Frota que precisa de reposição semanal, com risco de parar por falta, costuma chegar a essa conclusão antes das outras.

A partir daí, a discussão deixa de ser sobre qual marca comprar e passa a ser sobre onde e como o produto é feito.

Perguntas frequentes sobre consumo

Qual é o consumo médio mensal do aditivo?

Entre 3% e 8% do diesel consumido, com média perto de 5%. Um veículo que gasta 2.000 litros de diesel usa cerca de 100 litros do aditivo no mês.

Por que meu consumo subiu sem mudar a rota?

As causas mais comuns são vazamento, dosagem irregular do sistema ou produto fora de especificação, que exige volume maior para o mesmo efeito.

Rodar em cidade gasta mais?

Proporcionalmente sim, porque há muito tempo com motor ligado e pouco quilômetro rodado para diluir o consumo.

Dá para reduzir o consumo?

Não de forma direta, porque a dosagem é definida pelo sistema.
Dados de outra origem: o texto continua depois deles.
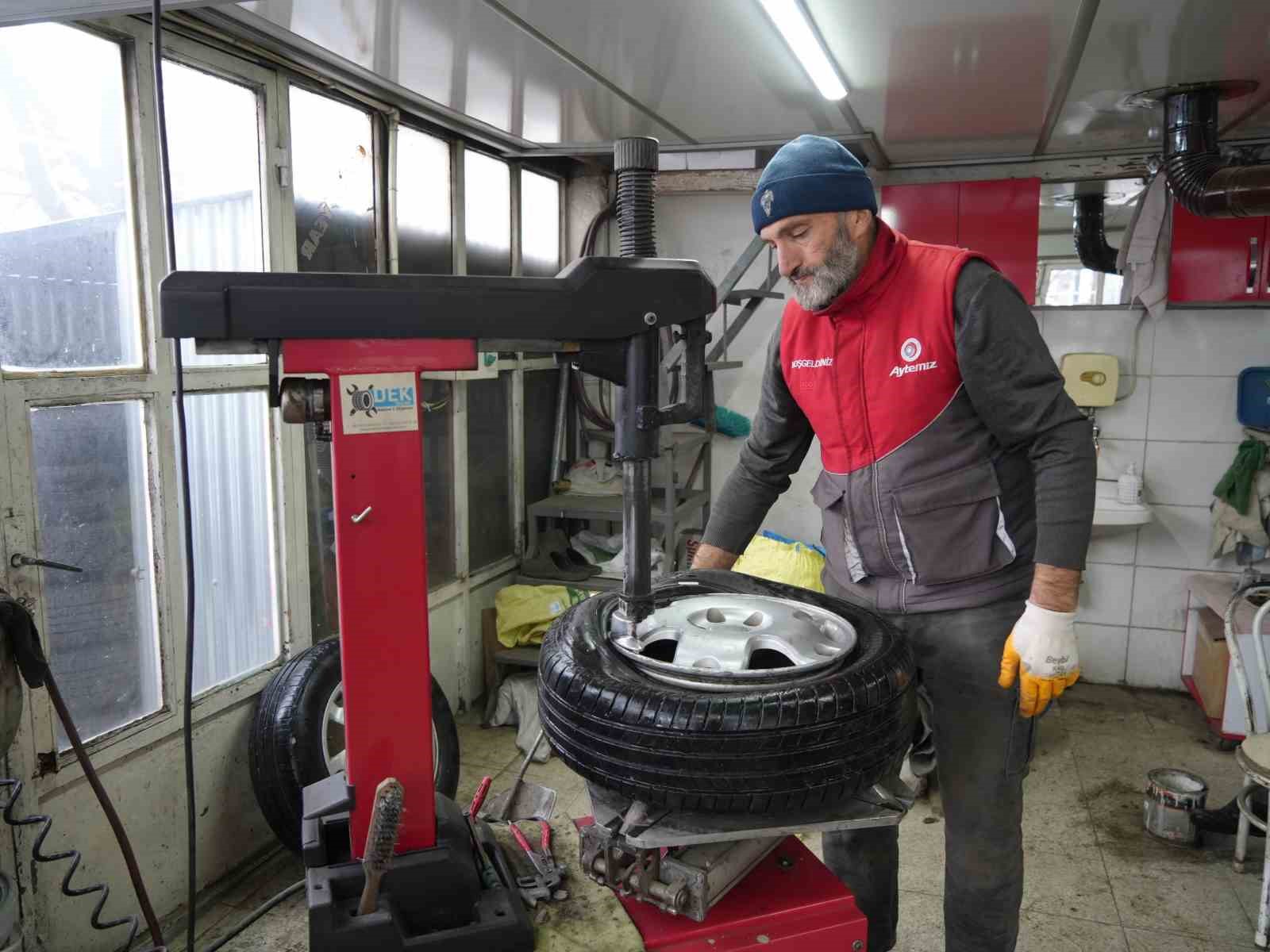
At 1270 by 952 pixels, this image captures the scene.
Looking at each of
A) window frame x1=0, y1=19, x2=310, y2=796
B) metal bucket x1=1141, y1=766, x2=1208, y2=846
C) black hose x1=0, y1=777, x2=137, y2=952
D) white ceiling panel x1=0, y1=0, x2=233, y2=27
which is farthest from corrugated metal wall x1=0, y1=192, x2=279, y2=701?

Dá para eliminar desperdício, corrigindo vazamento e usando produto dentro da norma.

Qual a validade do produto?

Cerca de doze meses quando armazenado ao abrigo do sol e abaixo de trinta graus. Calor e recipiente contaminado encurtam esse prazo.

Vale comprar a granel?

Para quem passa de mil litros por mês costuma valer, porque elimina o custo de embalagem, o frete fracionado e o manuseio de bombonas.

Resumo

O gasto mensal do aditivo depende do diesel queimado, numa proporção que fica entre 3% e 8% e costuma girar em torno de 5%. Um veículo rodoviário pesado consome perto de 125 litros mensais, e uma frota de dez chega a 1.250. Consumo acima de 8% de forma sustentada indica vazamento, dosagem irregular ou produto fora de especificação, e não característica do motor. Medir por placa durante três meses é o que separa estimativa de diagnóstico, e o volume anual costuma ser o que motiva rever o modelo de compra.